Und natürlich stimmt es: Auch in Wien kämpfen wir mit dem Problem, dass es nach wie vor Einkommensunterschiede zwischen Männer und Frauen gibt. Es sind zwar in Wien nur – nur unter ganz dicken Anführungszeichen – 25 Prozent, während es Österreich weit über 30 Prozent sind, und das ist kein Zufall, aber es sind trotzdem um 25 Prozent zuviel. Aber was sind denn die Ursachen, sehr geehrten Damen und Herren? Es sind zwei ganz zentrale Ursachen, weil Frauen leider noch immer in vielen Bereichen tätig sind, die weniger Einkommen haben und weil wir schon bei den Mädchen sehen, dass sie sich nach wie vor, wenn wir uns nur die Lehrlingsstatistiken anschauen, so über die Hälfte für drei sehr traditionelle Lehrberufe entscheiden, ehrenwerte Berufe, aber nicht die einkommensstärksten und nicht die zukunftsorientiertesten. Über 50 Prozent der Mädchen entscheiden sich nach wie vor für den Lehrberuf der Verkäuferin und des Bürohandelskaufmanns, in diesem Fall Bürohandelskauffrau oder dazu, den Beruf der Friseurin zu ergreifen.

 

Ja darum sind wir gerade in diesem Bereich so aktiv. Darum gibt es einen Wiener Töchtertag, den wir nächstes Jahr noch größer und noch mehr ausbauen werden, weil es eine einmalige Gelegenheit ist, hier Bewusstsein zu schaffen, und zwar sowohl bei den Unternehmungen als auch bei den Eltern. Darum haben wir ein Frauenbarometer in Auftrag gegeben, das genau analysiert, wie die Berufsentscheidungen bei Mädchen laufen. Und wir wissen, dass es nach wie vor überwiegend die Eltern sind, die den Einfluss auf die Entscheidung haben. Deswegen machen wir den Töchtertag der Unternehmungen, weil die beste Entscheidung eines Mädchens, das sagt, ich will Mechanikerin werden, nützt mir nichts, wenn die Firma sagt: Tut mir Leid, wir haben keine Duschen für Mädchen, wir nehmen die nicht.

 

Das heißt, wir brauchen die Unternehmungen, die mitmachen. Wir brauchen die Eltern, die mitmachen, weil das engagierteste Mädchen wird demotiviert, wenn die Eltern sagen: Nein das ist kein Job für ein Mädchen, da wirst ja schmutzig, und es von der Entscheidung abbringt.
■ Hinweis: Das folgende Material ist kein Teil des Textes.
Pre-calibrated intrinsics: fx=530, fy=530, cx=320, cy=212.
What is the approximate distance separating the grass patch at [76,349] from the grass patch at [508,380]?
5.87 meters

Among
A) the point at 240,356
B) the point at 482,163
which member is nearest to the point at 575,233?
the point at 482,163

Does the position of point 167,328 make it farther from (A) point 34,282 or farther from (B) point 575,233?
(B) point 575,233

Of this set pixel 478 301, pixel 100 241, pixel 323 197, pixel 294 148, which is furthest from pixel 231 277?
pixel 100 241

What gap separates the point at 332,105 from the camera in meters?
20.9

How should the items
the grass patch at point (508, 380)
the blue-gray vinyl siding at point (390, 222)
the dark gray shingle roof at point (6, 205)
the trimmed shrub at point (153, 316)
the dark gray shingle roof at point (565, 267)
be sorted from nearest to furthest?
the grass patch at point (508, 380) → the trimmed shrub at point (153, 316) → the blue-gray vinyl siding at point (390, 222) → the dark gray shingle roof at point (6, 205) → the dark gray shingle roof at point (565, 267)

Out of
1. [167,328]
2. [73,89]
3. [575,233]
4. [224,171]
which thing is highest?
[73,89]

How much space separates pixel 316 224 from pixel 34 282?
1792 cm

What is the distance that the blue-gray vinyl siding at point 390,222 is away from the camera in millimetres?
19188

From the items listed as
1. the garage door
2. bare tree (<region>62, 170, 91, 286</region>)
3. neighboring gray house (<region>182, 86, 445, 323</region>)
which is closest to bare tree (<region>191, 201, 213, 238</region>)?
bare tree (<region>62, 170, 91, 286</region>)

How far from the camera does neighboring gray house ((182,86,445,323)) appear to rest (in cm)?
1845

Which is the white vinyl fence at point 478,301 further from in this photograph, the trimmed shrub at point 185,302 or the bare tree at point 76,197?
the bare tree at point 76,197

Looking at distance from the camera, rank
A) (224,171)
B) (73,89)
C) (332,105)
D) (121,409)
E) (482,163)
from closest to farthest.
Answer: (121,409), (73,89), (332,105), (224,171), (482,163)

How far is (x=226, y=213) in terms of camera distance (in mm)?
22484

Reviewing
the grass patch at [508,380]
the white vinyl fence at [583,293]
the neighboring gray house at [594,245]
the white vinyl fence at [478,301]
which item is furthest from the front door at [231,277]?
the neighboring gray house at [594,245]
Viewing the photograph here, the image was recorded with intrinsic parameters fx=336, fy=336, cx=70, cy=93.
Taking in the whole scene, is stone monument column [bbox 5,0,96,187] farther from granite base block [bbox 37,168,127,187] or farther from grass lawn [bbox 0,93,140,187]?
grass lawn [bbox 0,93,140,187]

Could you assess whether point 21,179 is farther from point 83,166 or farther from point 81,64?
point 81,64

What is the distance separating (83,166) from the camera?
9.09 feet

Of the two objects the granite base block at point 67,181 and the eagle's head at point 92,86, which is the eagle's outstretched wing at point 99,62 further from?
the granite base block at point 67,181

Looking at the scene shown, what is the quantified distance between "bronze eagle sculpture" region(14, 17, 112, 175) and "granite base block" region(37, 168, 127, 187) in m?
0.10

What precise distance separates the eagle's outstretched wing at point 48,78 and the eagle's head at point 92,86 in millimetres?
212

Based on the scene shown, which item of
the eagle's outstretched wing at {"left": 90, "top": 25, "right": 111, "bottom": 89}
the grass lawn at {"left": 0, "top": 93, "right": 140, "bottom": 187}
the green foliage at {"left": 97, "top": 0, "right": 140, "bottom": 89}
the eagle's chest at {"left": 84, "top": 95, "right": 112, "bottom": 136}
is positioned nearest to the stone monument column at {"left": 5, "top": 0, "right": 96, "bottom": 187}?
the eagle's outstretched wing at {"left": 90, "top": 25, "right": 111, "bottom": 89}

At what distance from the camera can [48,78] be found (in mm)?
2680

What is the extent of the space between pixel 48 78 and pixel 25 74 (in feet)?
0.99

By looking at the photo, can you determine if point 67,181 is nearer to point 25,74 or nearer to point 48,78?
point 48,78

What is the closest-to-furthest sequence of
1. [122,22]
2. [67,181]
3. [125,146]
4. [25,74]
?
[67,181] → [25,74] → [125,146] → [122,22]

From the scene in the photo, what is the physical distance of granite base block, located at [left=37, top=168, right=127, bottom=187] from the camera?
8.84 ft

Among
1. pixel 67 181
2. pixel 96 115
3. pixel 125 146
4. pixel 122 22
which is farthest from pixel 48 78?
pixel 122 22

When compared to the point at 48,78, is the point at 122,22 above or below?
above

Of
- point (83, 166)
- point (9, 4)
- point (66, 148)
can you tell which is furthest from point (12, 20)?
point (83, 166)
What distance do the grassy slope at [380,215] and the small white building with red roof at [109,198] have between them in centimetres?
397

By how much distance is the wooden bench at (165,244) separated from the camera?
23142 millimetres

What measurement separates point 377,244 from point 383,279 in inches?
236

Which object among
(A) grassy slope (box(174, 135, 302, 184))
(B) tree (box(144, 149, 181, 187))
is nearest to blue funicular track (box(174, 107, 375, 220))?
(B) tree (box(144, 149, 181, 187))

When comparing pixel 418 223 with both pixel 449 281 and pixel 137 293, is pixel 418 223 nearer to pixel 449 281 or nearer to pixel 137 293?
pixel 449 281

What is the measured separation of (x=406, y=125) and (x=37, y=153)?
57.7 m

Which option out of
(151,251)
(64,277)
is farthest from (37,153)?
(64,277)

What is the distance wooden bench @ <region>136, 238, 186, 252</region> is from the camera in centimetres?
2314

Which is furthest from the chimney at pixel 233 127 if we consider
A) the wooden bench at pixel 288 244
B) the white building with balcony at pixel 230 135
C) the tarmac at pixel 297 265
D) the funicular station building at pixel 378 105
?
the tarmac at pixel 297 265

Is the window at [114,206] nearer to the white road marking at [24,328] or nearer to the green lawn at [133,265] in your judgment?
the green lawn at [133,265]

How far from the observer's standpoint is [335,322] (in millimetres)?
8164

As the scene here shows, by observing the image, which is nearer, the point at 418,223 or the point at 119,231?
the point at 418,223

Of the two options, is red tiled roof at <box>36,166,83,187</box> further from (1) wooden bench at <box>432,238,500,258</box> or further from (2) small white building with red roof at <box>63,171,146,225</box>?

Und wir brauchen die Mädchen selber. Deswegen ist - und der Töchtertag ist ja nur ein Beispiel dafür - das eine unserer Initiativen, die wir setzen, um Mädchen in der Berufsentscheidung positiv zu beeinflussen und weil wir wissen, dass es einen entscheidenden Punkt in der Karriere von Frauen gibt, wo sie den Anschluss verlieren und wo die Einkommensunterschiede neben der Frage der Berufsentscheidung besonders begründet werden, die sogenannte Babypause. Das ist der Bereich wenn die Frauen, nachdem sie beim Kind zu Hause geblieben sind, den Wiedereinstieg nicht mehr schaffen oder in der Zeit, wo sie zu Hause sind, die männlichen, gleich qualifizierten Kollegen an ihnen vorbeiziehen.

 

Deswegen kritisieren wir das Kindergeld und nicht, weil wir grundsätzlich dagegen sind, dass die Frauen Unterstützung bekommen. Nein, ganz bestimmt nicht.